In these and other studies significant interpatient variability in imatinib steady state drug levels has been demonstrated. Independent of drug dose, variations in imatinib plasma concentrations have been associated with various host factors, such as patient weight, protein binding (albumin, α1 acid glycoprotein), white cell count, prior gastrectomy and CYP activity [Gambacorti-Passerini et al. 2003; Larghero et al. 2003; Yoo et al. 2010]. Certain patient controllable factors can also significantly reduce circulating imatinib plasma levels and should be excluded in any patient with progressive disease. Drug interactions with potent CYP3A inducers, such as enzyme-inducing antiepileptic drugs or rifampicin, can reduce plasma imatinib concentrations by up to 74% [Bolton et al. 2004; Wen et al. 2006] and potentially impact on treatment efficacy. Poor treatment compliance is also recognized as a significant issue for patients on long-term imatinib therapy. For instance, a prescription-filling audit of over 4000 patients on imatinib for chronic myeloid leukemia or GIST identified a compliance rate of only 75%, with total compliance being achieved by less than half of patients [Tsang et al. 2006].

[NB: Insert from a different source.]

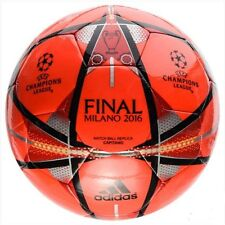 Adidas UEFA Champions League Finale Milano Capitano Football 2015-16 (Red)
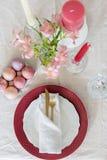 Плита пасхи положенная квартирой служа с tableware и яйцами золота стоковая фотография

In patients on the standard 400 mg daily dose of imatinib in whom noncompliance and drug interactions have been ruled out, dose escalation to 800 mg per day may achieve sufficient plasma drug levels to re-establish disease control. Patients who crossed over to the higher 800 mg daily dose on progression in the Eastern Cooperative Oncology Group (ECOG) 62005 trial achieved clinical benefit in 29% of cases. Although the median PFS was short lived at 81 days, 18.1% of patients maintained disease control beyond 12 months [Zalcberg et al. 2005]. Similar outcomes were reported from the S0033 study – with 36% of patients benefiting for a median duration of 4 months [Rankin et al. 2004]. Dose escalation in selected patients already receiving imatinib at 400 mg daily is generally well tolerated, although an increased incidence in anemia and fatigue has been reported.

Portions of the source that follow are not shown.